A more immediate impact will affect researchers interested in the fundamental biology of phosphodiesterases and cAMP signalling, and will have considerable significance for researchers into the physiological and biochemical basis of cognitive ageing. The regulation of the cAMP signalling pathway by PDE4 represents an attractive target for therapeutic intervention, so our findings on PDE4B will also offer clues to academics and commercial interests seeking new routes to therapy. This will include academic and industrial researchers, those involved with drug design, as well as research-active clinicians.

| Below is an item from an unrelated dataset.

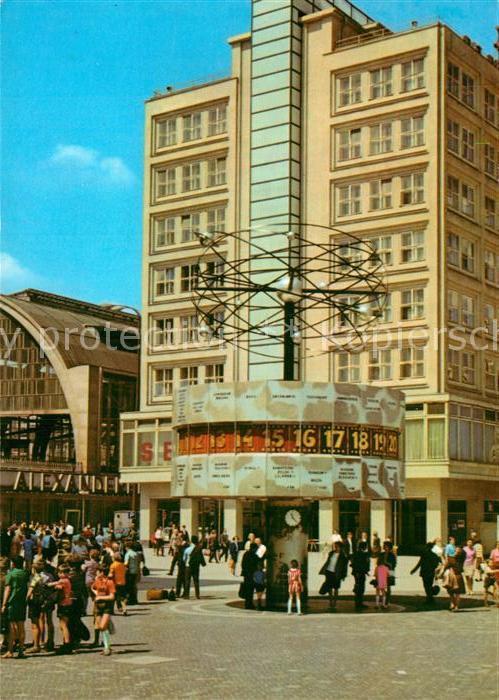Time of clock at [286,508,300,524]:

In the mid- to long-term, we anticipate that any therapeutically useful approaches arising (e.g. based on specific inhibition of PDE4B) will benefit pharmaceutical companies through informing programmes of rational drug design aimed at treatment of cognitive ageing and CNS diseases in which cognition is impaired. Indeed, major pharmacological companies have already supplied us with PDE4B-selective compounds for this project.

Additional impact will be delivered through the provision of skilled people to the workforce. The postdoctoral fellow will receive training in cutting edge methods and approaches (electrophysiology, imaging, transgenic models, behavioural approaches etc.); he/she will be able to apply these skills in their future career. Additionally, a number of undergraduate students (~10 per year) will be able to participate in cutting-edge research during their final-year research projects in our laboratories.